A pesquisa ainda está em andamento, mas o objetivo é localizar os indícios da constituição do prato e as transformações sofridas pela iguaria ao longo do tempo, até se converter em um conceito gastronômico na contemporaneidade. Sobre o peixe mais usado, é curioso que nos jornais do século 19 até 1970, pelo menos, a referência é o papa-terra.

A primeira referência ao prato aparece na edição de 6 de julho de 1864 do Jornal da Victoria, Já o primeiro anúncio de um restaurante, oferecendo moqueca, está na edição de 24 de abril de 1878 do jornal O Espírito-Santense. A primeira defesa das panelas de barro e seus usos na culinária local para o preparo de moqueca e torta, associado à tradição local, está na edição 15 de maio de 1910 do Diário da Manhã.

Qual é a importância dessa tradição para o povo capixaba?

A culinária é um dos modos pelos quais as identidades assumem materialidade. A comida típica não é qualquer comida: representa experiências vividas, representa o passado e, ao fazê-lo, o coloca em relação com os que vivenciam o presente.

O ambiente, muitas vezes performático, que cerca o consumo da moqueca capixaba em panelas de barro fumegantes nos restaurantes do litoral do Espírito Santo, pode ser interpretado como chave de conexão entre o passado e o presente: é comum, por exemplo, a presença de informativos que ensinam ao cliente como preparar o prato, a venda de panelas de barro, introduzindo-o, assim, no universo das experiências vividas no passado.
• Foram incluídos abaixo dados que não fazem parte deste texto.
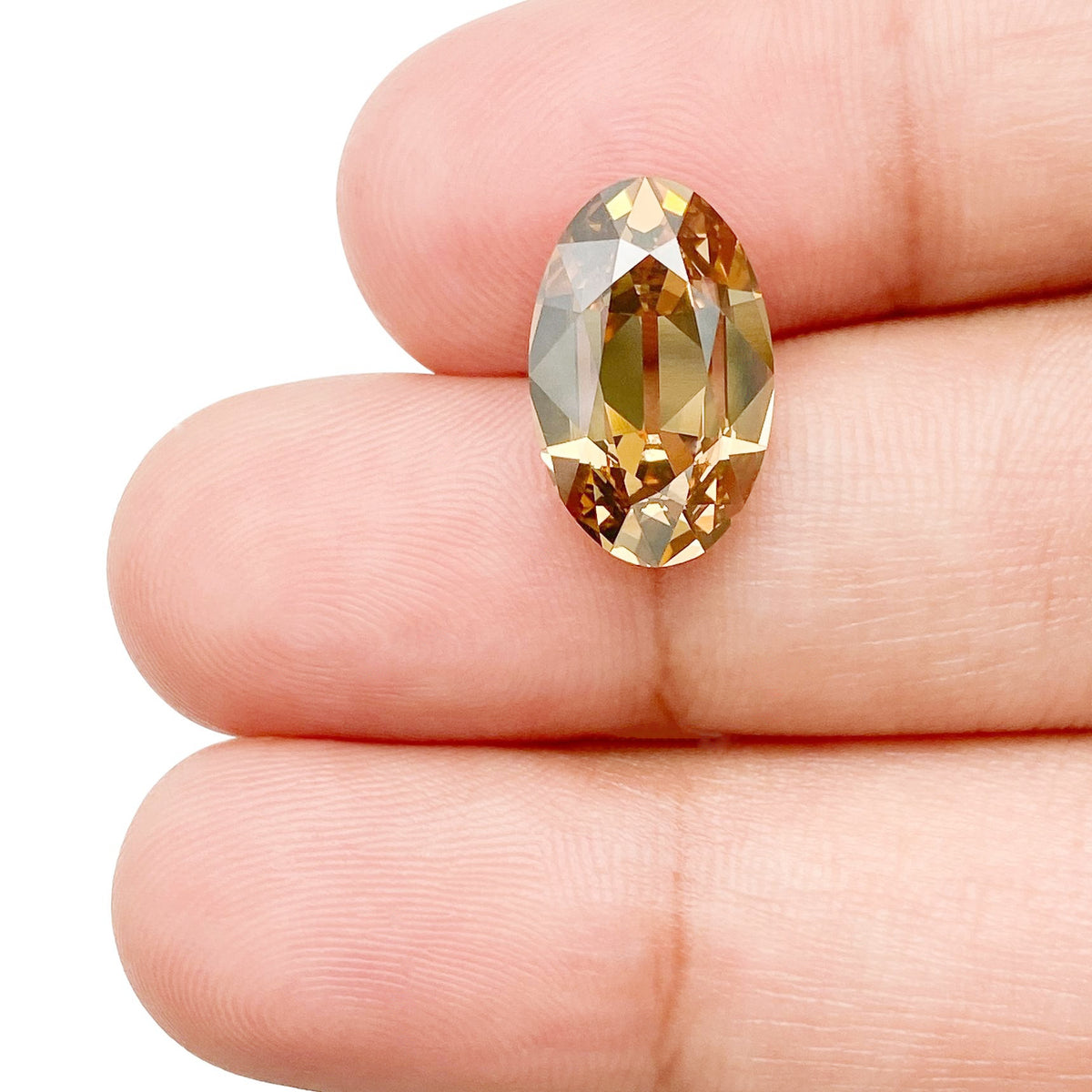 5.03ct | Fancy Dark Orangy Brown VS2 Oval Shape Old Mine Cut Diamond (GIA) - Modern Rustic Diamond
Podemos afirmar que no decurso do século XX, construiu-se um discurso fechado que associa moqueca, panela de barro e identidade capixaba. Não à toa, o prato está presente em toda a costa capixaba, sendo ofertada em 87% dos restaurantes do litoral.
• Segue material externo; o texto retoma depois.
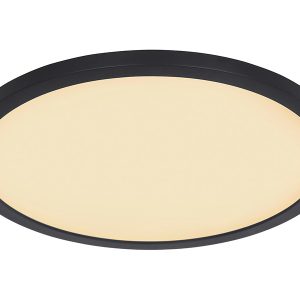 Plafon Sapana LED akrylowy 42 cm czarny 47889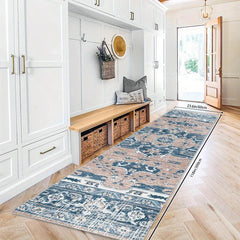 Vintage Persian 2'X10' Runner Rugs Boho Medallion Laundry Room Rug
Receita da Moqueca Capixaba (Serve seis pessoas)

Ingredientes:
2 kg de peixe fresco (badejo ou robalo);
4 a 5 maços de coentro;
4 maços de cebolinha verde;
2 cebolas brancas;
tomate a gosto;
2 limões;
Azeite doce;
Urucum/colorau;
Pimenta a gosto.

Modo de Fazer

A história da moqueca capixaba
Foto: Divulgação

Limpe bem o peixe, corte-o em postas e deixe-o em uma vasilha com o sal e o suco de um limão. Conserve assim pelo menos por uma hora. Separe a cabeça para o pirão. Utilizando uma panela de barro grande, coloque: três colheres de azeite doce, cebola verde, cebola branca, tomate (que pode ser picado em rodelas) e colorau. Em seguida, arrume as postas do peixe e repita a camada de temperos picados. Não adicione água ou sal. Jogue o coentro (tudo bem picadinho) por cima de tudo. Cozinhe em fogo brando e quando abrir fervura coloque umas poucas gotas de limão. Não espere ferver, caso contrário o peixe endurece. Tampe. Espere uns 10 minutos e experimente o sal.

Para o pirão, o processo é o mesmo. Depois de cozida a cabeça, acrescente água fervendo e deixe que a carne cozinhe até quase desmanchar. Retire os ossos, experimente o sal e acrescente a farinha, mexendo sempre para não embolar.